My ICH and MCH shoots above 80 while playing games like fallout3 and assassin's creed 2 even on low setting.And PC restarts randomly.Yesterday, PC restarted twice so I didn't started any game and was browsing but PC restarted.
Please help.

Full Config.
Intel C2D E6550 2.33 GHz
Intel DG33FB 
Transcend DDR2 667 MHz
XFX 8600GT
*oi55.tinypic.com/2hfoxll.jpg


----------



## desiibond (Mar 11, 2011)

what cabinet do you have? you might need some cooling setup for the cabinet.


----------



## d3p (Mar 11, 2011)

Disable all the Adaptive Fan control in the BIOS & make them to run in Maximum RPM.

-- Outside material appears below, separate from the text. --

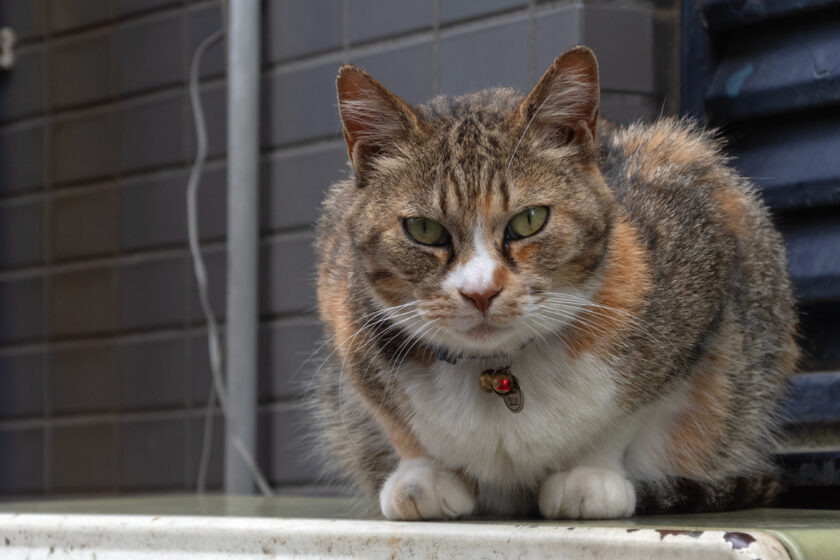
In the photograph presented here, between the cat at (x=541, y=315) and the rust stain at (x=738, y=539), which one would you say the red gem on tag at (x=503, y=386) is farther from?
the rust stain at (x=738, y=539)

For more details refer the below link

What is ICH and MCH - AnandTech Forums


----------



## asingh (Mar 11, 2011)

I stopped believing in Speedfan like 5 years ago. Try CoreTEMP, and RealTEMP.


----------



## Techn0crat (Mar 12, 2011)

Thanks for help guys.
I just installed one cabinet fan to the side.
Currently temperatures are below 75 (ICH and MCH).Also their heatsinks are not removable.I wanted to put some thermal paste there. 
I will play some games for couple of hours and post results.


----------